→ **ABOUT THIS EXERCISE**
An exact copy of all the data below is needed, without its pictures.

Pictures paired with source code
▼

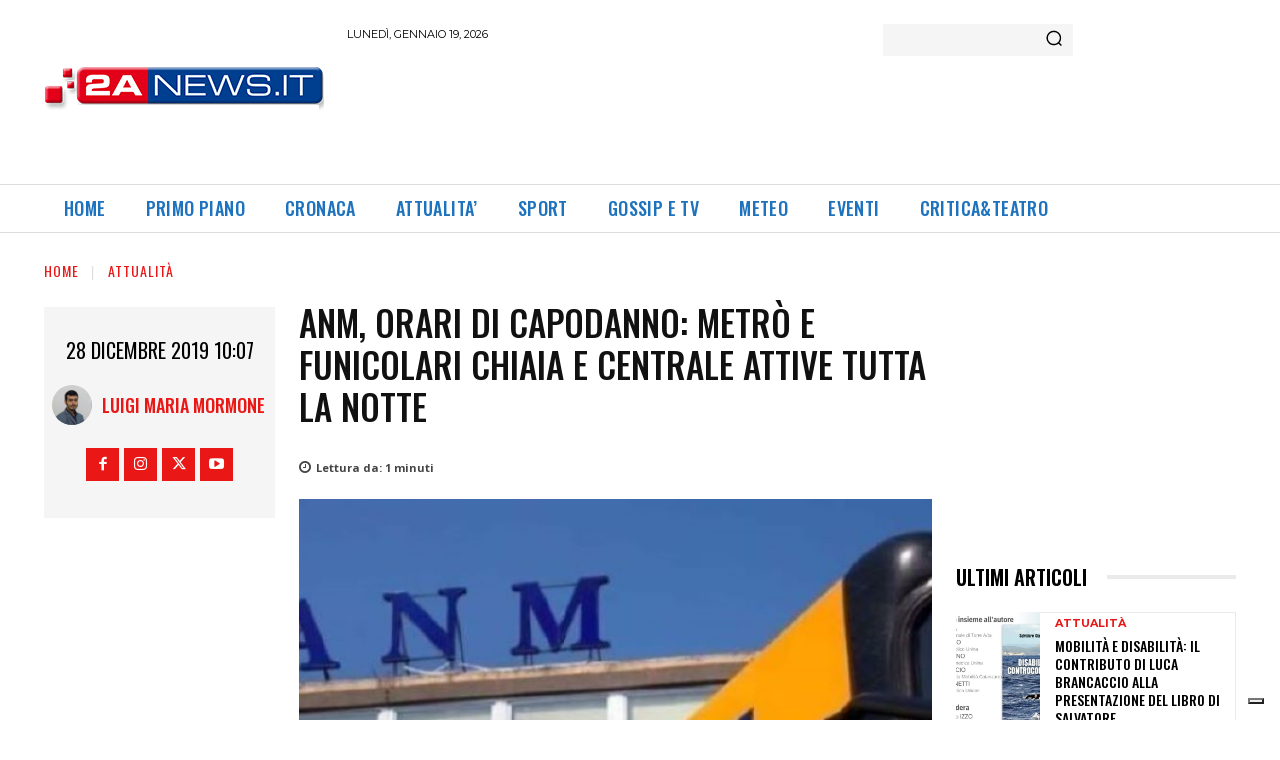

--- FILE ---
content_type: text/html; charset=utf-8
request_url: https://www.google.com/recaptcha/api2/aframe
body_size: 266
content:
<!DOCTYPE HTML><html><head><meta http-equiv="content-type" content="text/html; charset=UTF-8"></head><body><script nonce="RbsS1kSGExn9hGguuJh1OA">/** Anti-fraud and anti-abuse applications only. See google.com/recaptcha */ try{var clients={'sodar':'https://pagead2.googlesyndication.com/pagead/sodar?'};window.addEventListener("message",function(a){try{if(a.source===window.parent){var b=JSON.parse(a.data);var c=clients[b['id']];if(c){var d=document.createElement('img');d.src=c+b['params']+'&rc='+(localStorage.getItem("rc::a")?sessionStorage.getItem("rc::b"):"");window.document.body.appendChild(d);sessionStorage.setItem("rc::e",parseInt(sessionStorage.getItem("rc::e")||0)+1);localStorage.setItem("rc::h",'1768826069207');}}}catch(b){}});window.parent.postMessage("_grecaptcha_ready", "*");}catch(b){}</script></body></html>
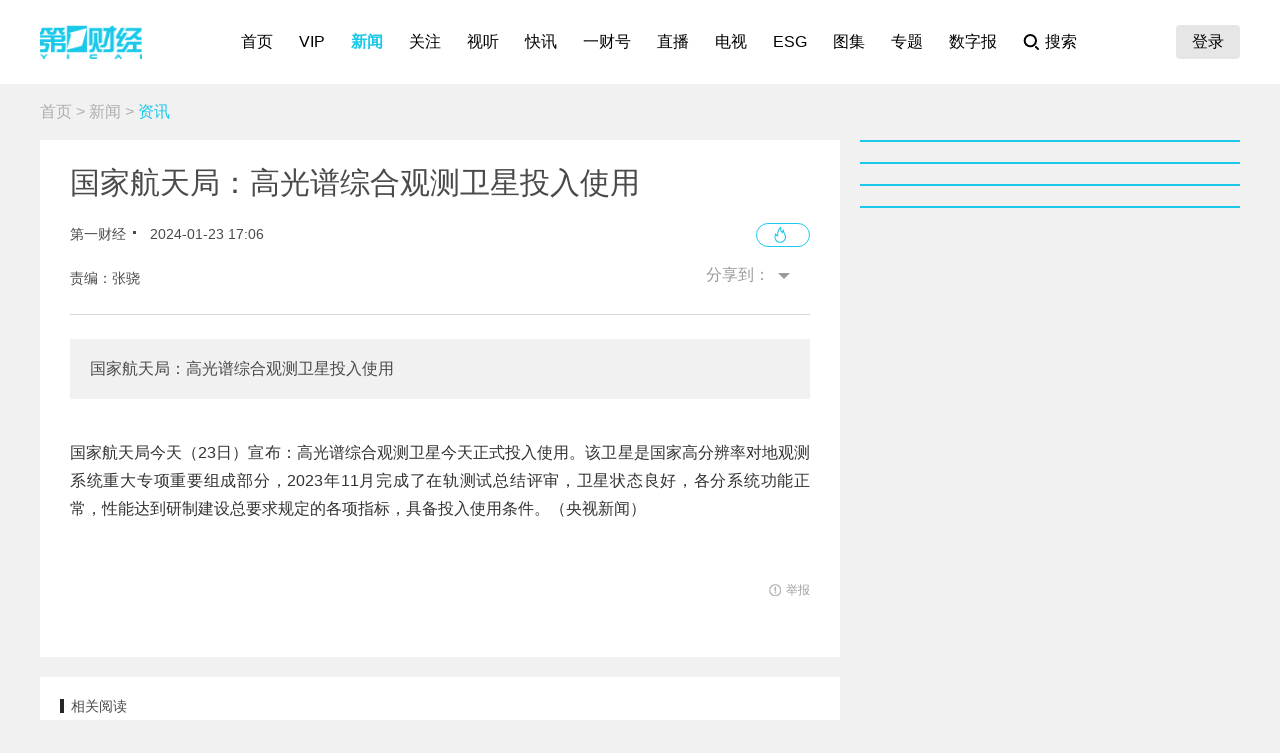

--- FILE ---
content_type: application/javascript; charset=UTF-8
request_url: https://www.yicai.com/assets/gotoMurl.js
body_size: -216
content:
var isMobile = navigator.userAgent.match(/Android/i)
    || navigator.userAgent.match(/webOS/i)
    || navigator.userAgent.match(/iPhone/i)
    || navigator.userAgent.match(/iPod/i)
    || navigator.userAgent.match(/BlackBerry/i)
    || navigator.userAgent.match(/Windows Phone/i);
if(isMobile) {
    let redirectUrl = location.href.replace(/^http(s)?:\/\/(.*?)\//,"https://m.yicai.com/");
    location.replace(redirectUrl);
}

▲

→ **RESPONSE BELOW**
--- FILE ---
content_type: text/html; charset=utf-8
request_url: https://www.google.com/recaptcha/api2/aframe
body_size: 266
content:
<!DOCTYPE HTML><html><head><meta http-equiv="content-type" content="text/html; charset=UTF-8"></head><body><script nonce="RbsS1kSGExn9hGguuJh1OA">/** Anti-fraud and anti-abuse applications only. See google.com/recaptcha */ try{var clients={'sodar':'https://pagead2.googlesyndication.com/pagead/sodar?'};window.addEventListener("message",function(a){try{if(a.source===window.parent){var b=JSON.parse(a.data);var c=clients[b['id']];if(c){var d=document.createElement('img');d.src=c+b['params']+'&rc='+(localStorage.getItem("rc::a")?sessionStorage.getItem("rc::b"):"");window.document.body.appendChild(d);sessionStorage.setItem("rc::e",parseInt(sessionStorage.getItem("rc::e")||0)+1);localStorage.setItem("rc::h",'1768826069207');}}}catch(b){}});window.parent.postMessage("_grecaptcha_ready", "*");}catch(b){}</script></body></html>

--- FILE ---
content_type: application/javascript; charset=UTF-8
request_url: https://www.yicai.com/assets/gotoMurl.js
body_size: -216
content:
var isMobile = navigator.userAgent.match(/Android/i)
    || navigator.userAgent.match(/webOS/i)
    || navigator.userAgent.match(/iPhone/i)
    || navigator.userAgent.match(/iPod/i)
    || navigator.userAgent.match(/BlackBerry/i)
    || navigator.userAgent.match(/Windows Phone/i);
if(isMobile) {
    let redirectUrl = location.href.replace(/^http(s)?:\/\/(.*?)\//,"https://m.yicai.com/");
    location.replace(redirectUrl);
}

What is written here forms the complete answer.